Hotels.ng held a hackathon on Saturday, the first of August.
About 30 people showed up to hack on an interesting problem: can we predict which users are going to cancel a hotel booking? Are there criteria or things that somehow influence the decision to cancel a hotel booking?
Hotel booking no-shows are expensive for hotels for the following reason: they have to hold a room for someone who may never show up. Even a 10% improvement in hotels knowing on time that a room will be cancelled can save them tens of millions of naira!
So we – and a bunch of Nigerian developers – set out to hack on the problem.
So what was the result? Two teams did an amazing feat! The Andela software team was able to successfully predict 50% of all people that would cancel, while the MEST software team successfully predicted 33% of all cancellations!
What this means is that using their algorithms, we can basically reduce the number of unexpected no-shows by 50% (using the Andela algorithm) or 33% (using the MEST algorithm).
Think of the cost savings to us and the hotels: If 1000 people would cancel – we can get a prediction that 500 of them would cancel using these algorithms. We can then double our effort in finding out if they will stay (e.g with an additional phone-call), and if they will not be using the room they booked, we can free it up for the hotels.
Here come the technical bits – with each team explaining what they did:
The Andela Team
“Our first challenge was to identify attributes for a particular booking that are most likely to influence customer cancellation,” Bernard said, explaining the methods he and his team used to create their own Algorithm.
The Andela team took advantage of the qualitative nature of the metrics/attributes provided and created binary classifications of the dataset against attributes.
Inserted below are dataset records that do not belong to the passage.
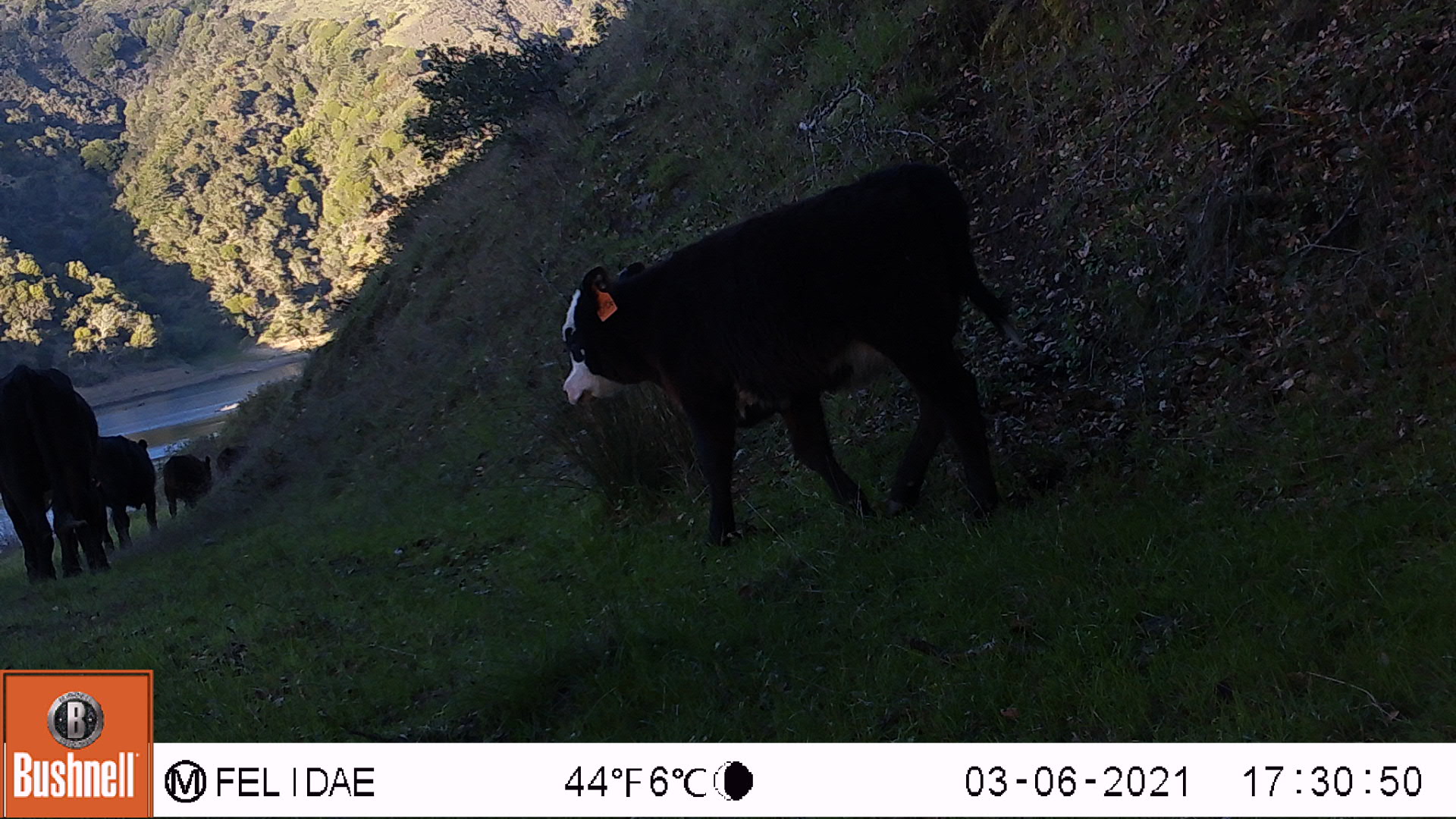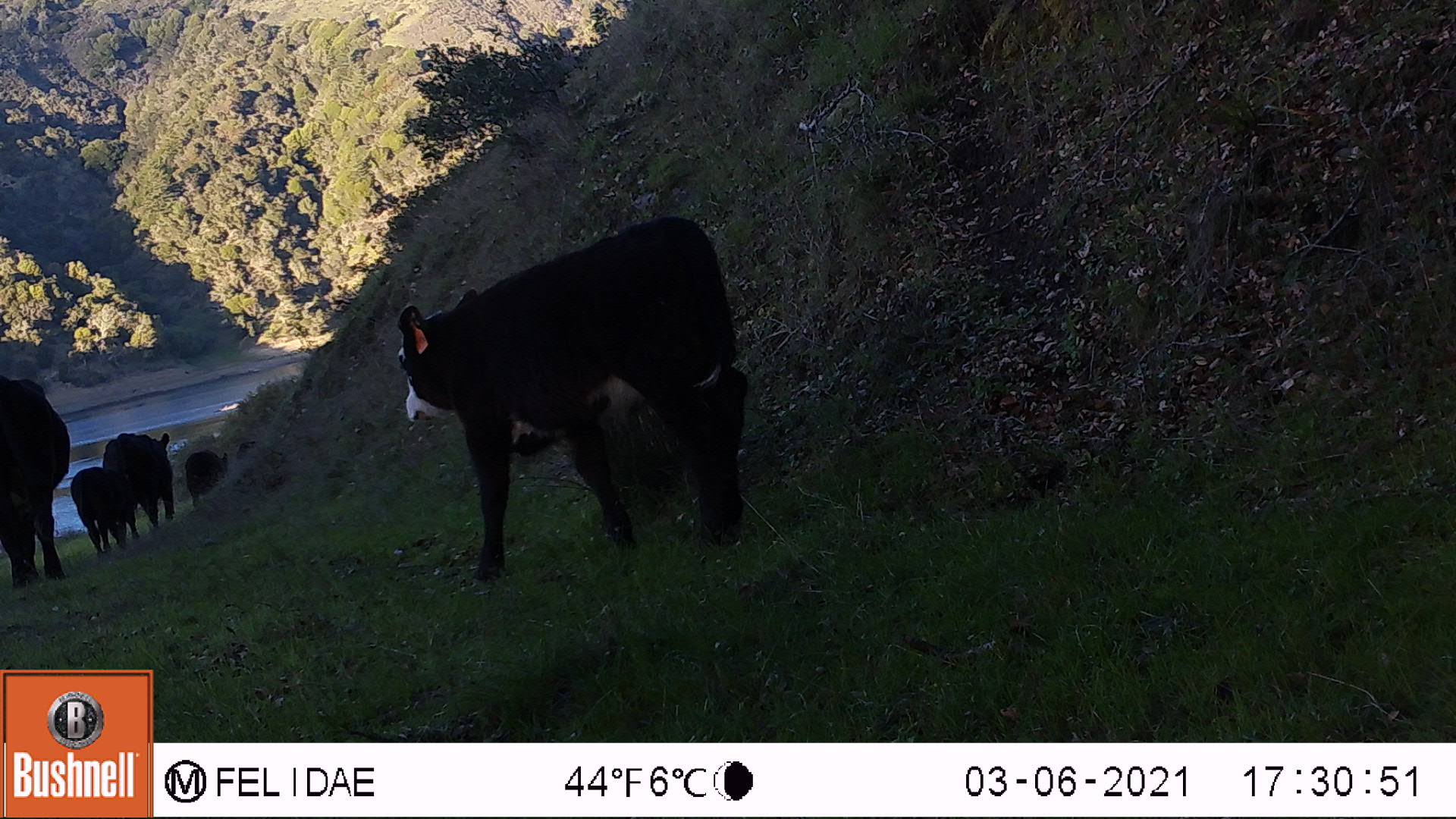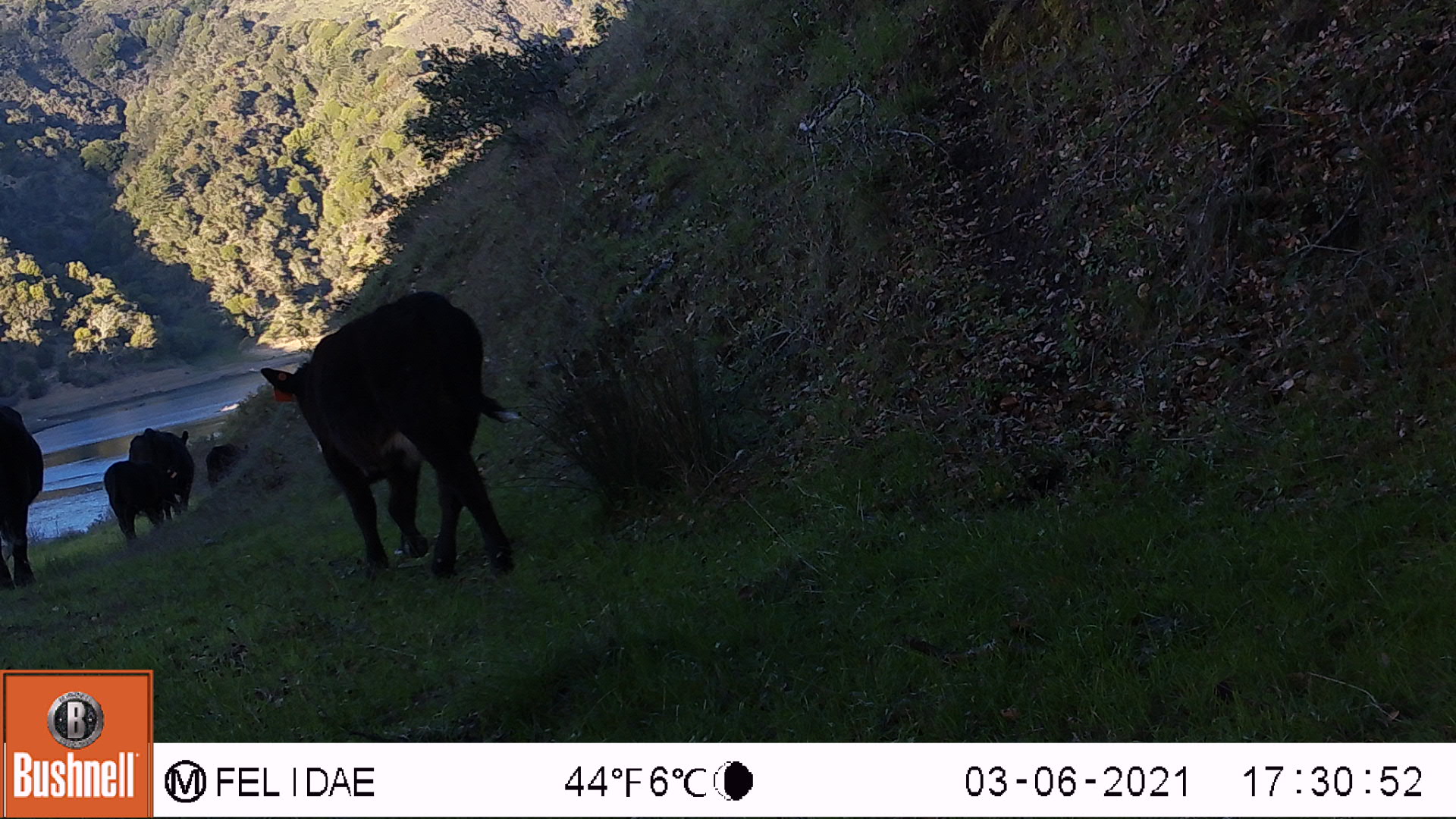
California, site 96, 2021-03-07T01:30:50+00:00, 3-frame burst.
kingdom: Animalia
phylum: Chordata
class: Mammalia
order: Artiodactyla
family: Bovidae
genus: Bos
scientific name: Bos taurus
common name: domestic cattle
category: cattle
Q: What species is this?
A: Cattle (domestic cattle) (Bos taurus).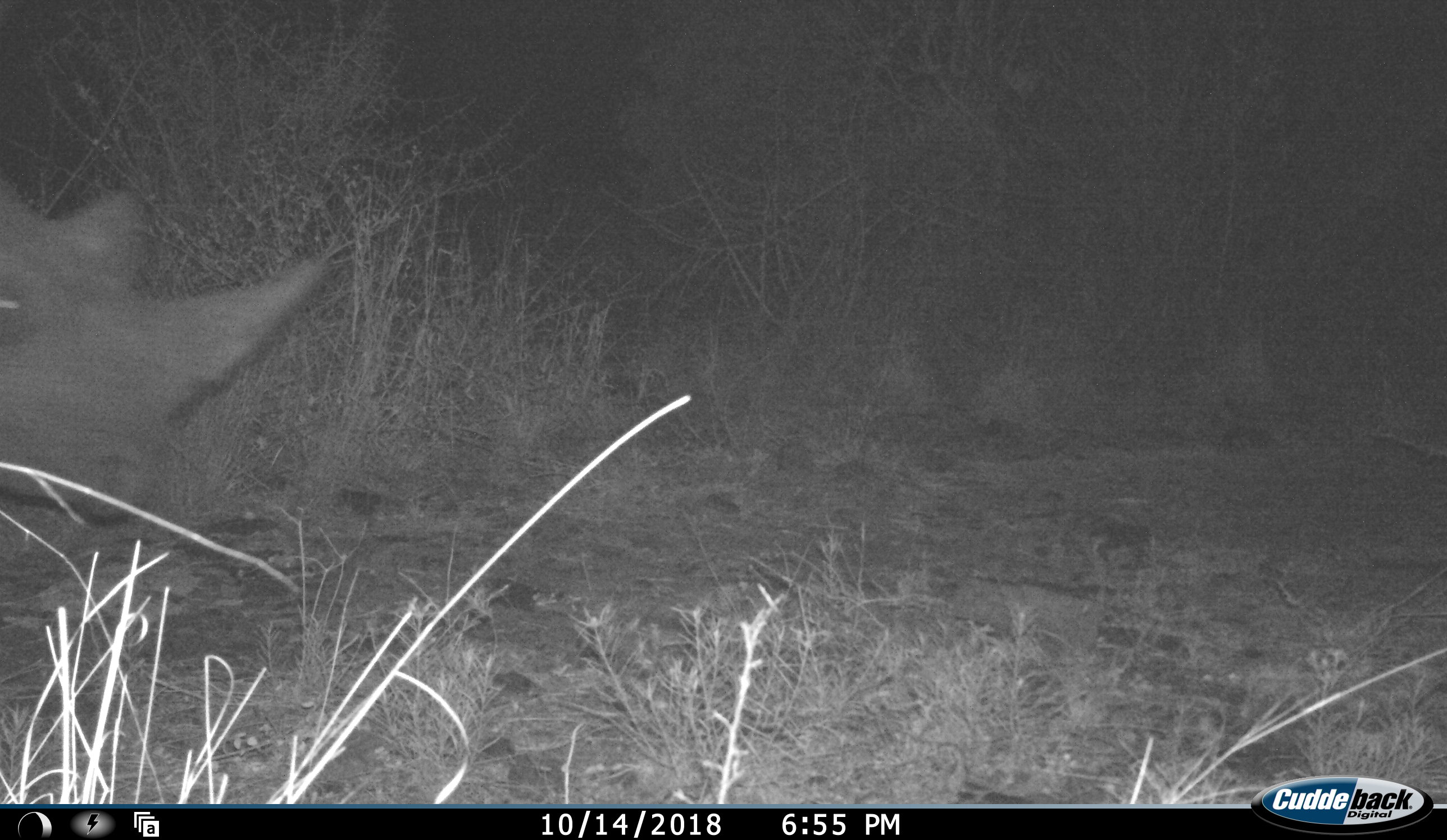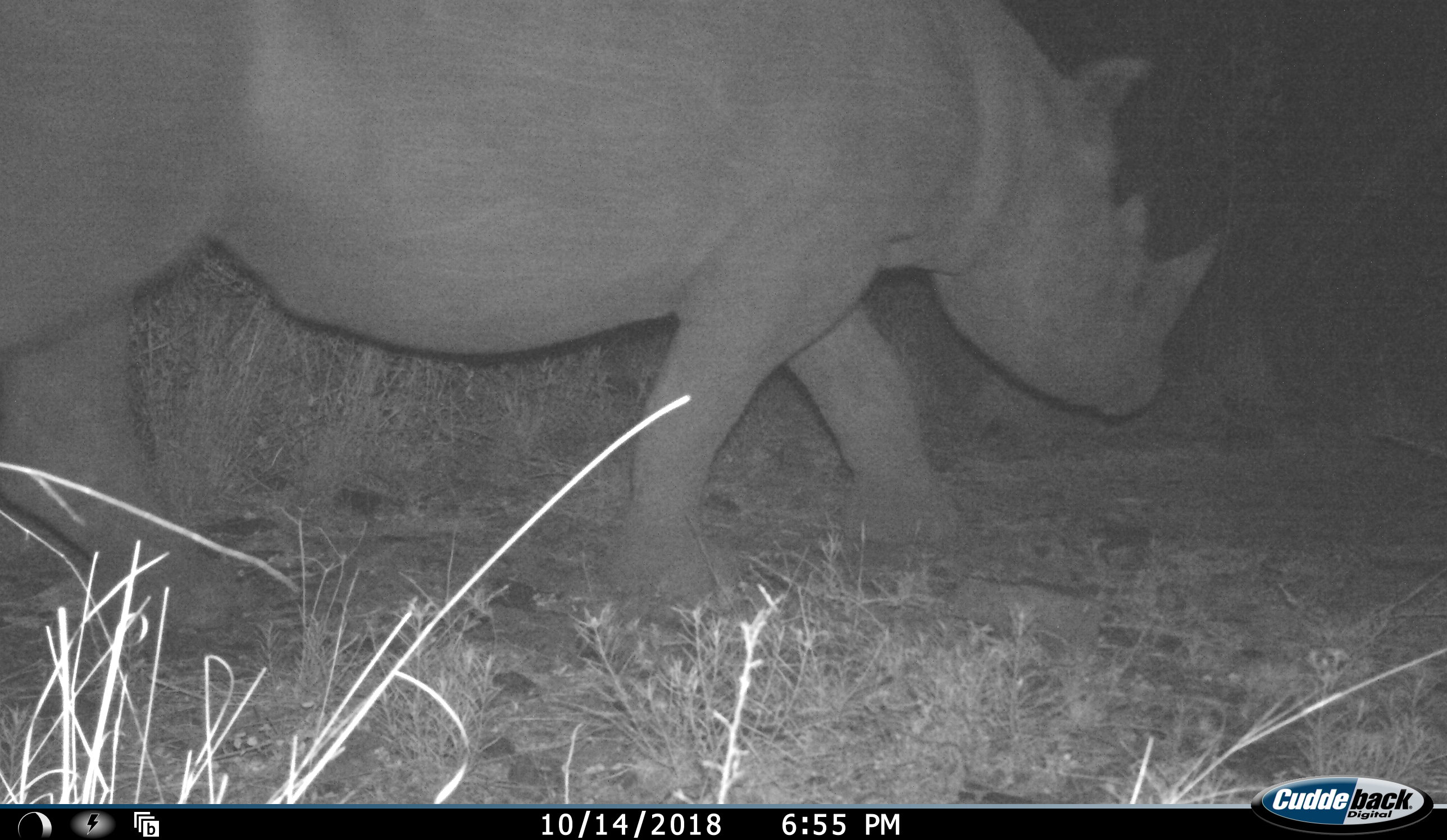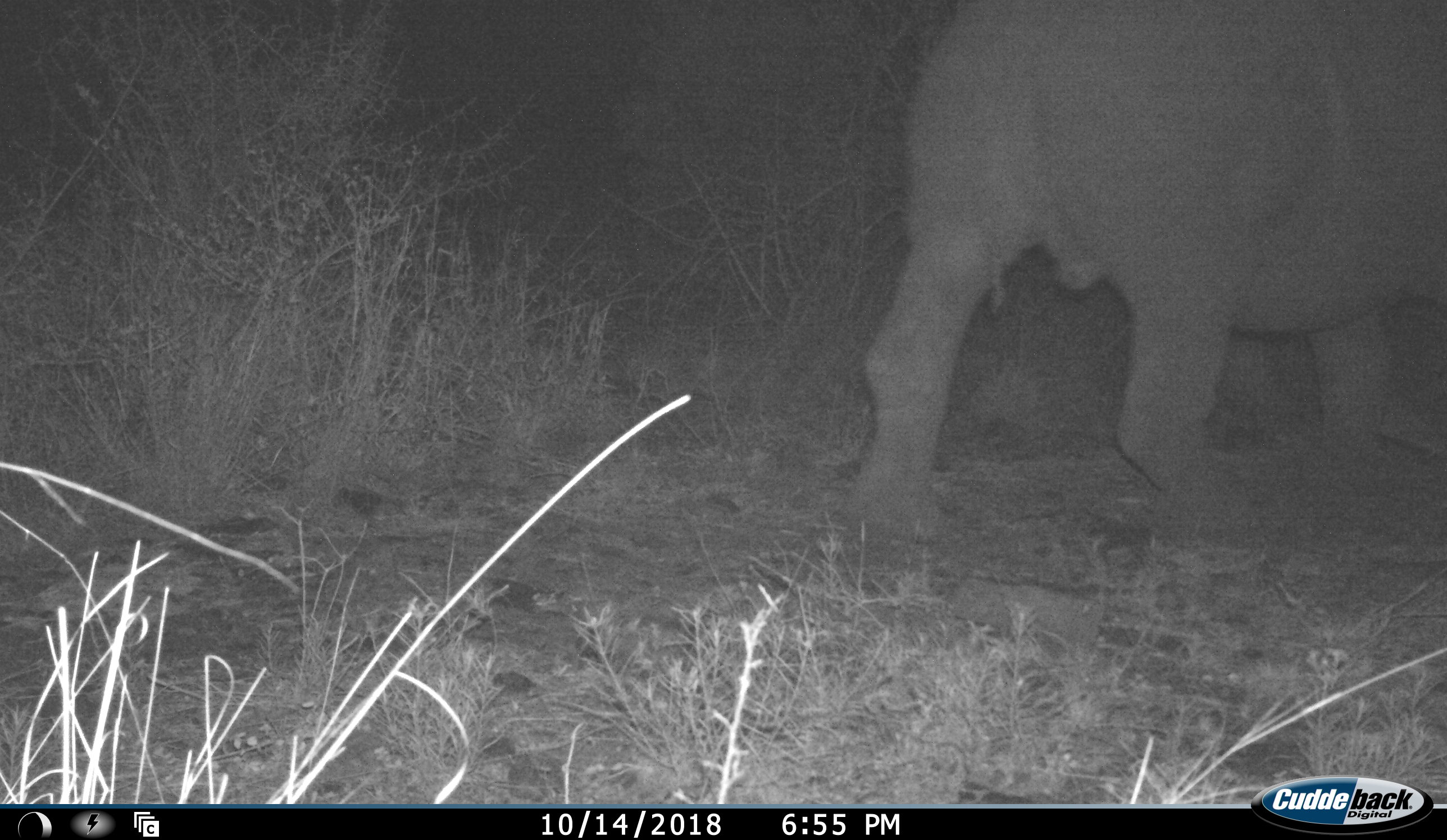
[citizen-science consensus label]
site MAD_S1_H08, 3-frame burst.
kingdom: Animalia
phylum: Chordata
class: Mammalia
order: Perissodactyla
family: Rhinocerotidae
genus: Diceros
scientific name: Diceros bicornis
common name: black rhinoceros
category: rhinocerosblack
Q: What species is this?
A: Rhinocerosblack (black rhinoceros) (Diceros bicornis).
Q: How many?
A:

The next step on their game plan was to compare their classifications to Global Statistics, and the feedback received showed that their classification output was comparable to the statistics on global bookings/cancellations.
“To convert the qualitative data, we derived quantitative weights based off the appropriate class an attribute belongs to. This became our training set. Thereafter, we applied the decision tree learning algorithms to derive our predictions.”
The MEST Team
For the MEST team, the first step taken was to ask the Hotels.ng developers about the behavior of a typical hotels.ng user.
The next step was to try to complete a hotel booking using the hotels.ng platform. MEST developer Innocent says his team did this to “emphatically design a framework for gaining basic intuition about the real scenarios that would prompt a user to cancel a booking.”
When they had gotten that out of the way, they copied the first 200 rows of data to a spreadsheet where they ran a pivot table on them.
It’s always good to look out for bulk insights,” said the bespectacled Innocent. “We discovered the sparse occurrence of cancelled bookings.”
Continuing, he said: “The first challenge was that we couldn’t find a trend from this data. From observing the data, it was difficult to tell if any variables were strong indicators that a booking would be cancelled.
“This made the problem more suited for a good machine learning algorithm.For machine learning, we used Sklearn – a python based machine learning package. We also used ipython notebook for development.
“We tried several algorithms (Logistic Regression, KNN classifier, and Support Vector Machine). We chose Support Vector Machine because we discovered that it had the highest model score (0.915).”
For the MEST team, the biggest challenge was cleaning the data. Handling misfitted rows, handling invalid data, Innocent says the ‘data wrangling’ was the most time-consuming task during the hackathon.
Meanwhile, Segun Famisa – a developer from Truppr – wrote the actual best performing code, but it was disqualified due to technical issues. His approach was also interesting:
Once we figured it was a supervised learning problem, we went through the dataset and determined which features were possible to extract from the data we were given. We basically needed to transform the raw data to something our machine-learning algorithm can take as input.
Having played around with Weka in Java for machine learning problems, for a change, I chose to use sci-kit learn (http://scikit-learn.org/stable/index.html) which is a machine learning library, for Python.
I was lucky to pair up with a python programmer – Tosin, at the event, who was very helpful in solving the challenge. After transformation of the raw data into numeric values we could work with, we went on to normalize the data (https://en.wikipedia.org/wiki/Feature_scaling), which basically means rescaling the attributes to values between 0-1. This prevents a certain feature (e.g Price of hotel bookings which could be as high as N100,000) from dominating another feature (e.g number of rooms which is usually 1 or at most like 50). We then had to do a dimension reduction, because at the end of picking our features, we had about 18 of them. We used a Principal Component Analysis (https://en.wikipedia.org/wiki/Principal_component_analysis) method to do the dimension reduction and feature selection.
The algorithm basically determined what features had more impact in making a decision. The data was then passed into the machine-learning algorithm for training. The machine-learning algorithm we used was Support Vector Machine (https://en.wikipedia.org/wiki/Support_vector_machine) , which is a supervised learning model useful for classification and regression problems. We thought it was suitable for this problem since we wanted to classify as whether the customer cancelled a booking or not. We were able to train the system, and generate a model; we ran tests on the model and got impressive results and made our submission.
The Andela and MEST teams took the first and second prize respectively.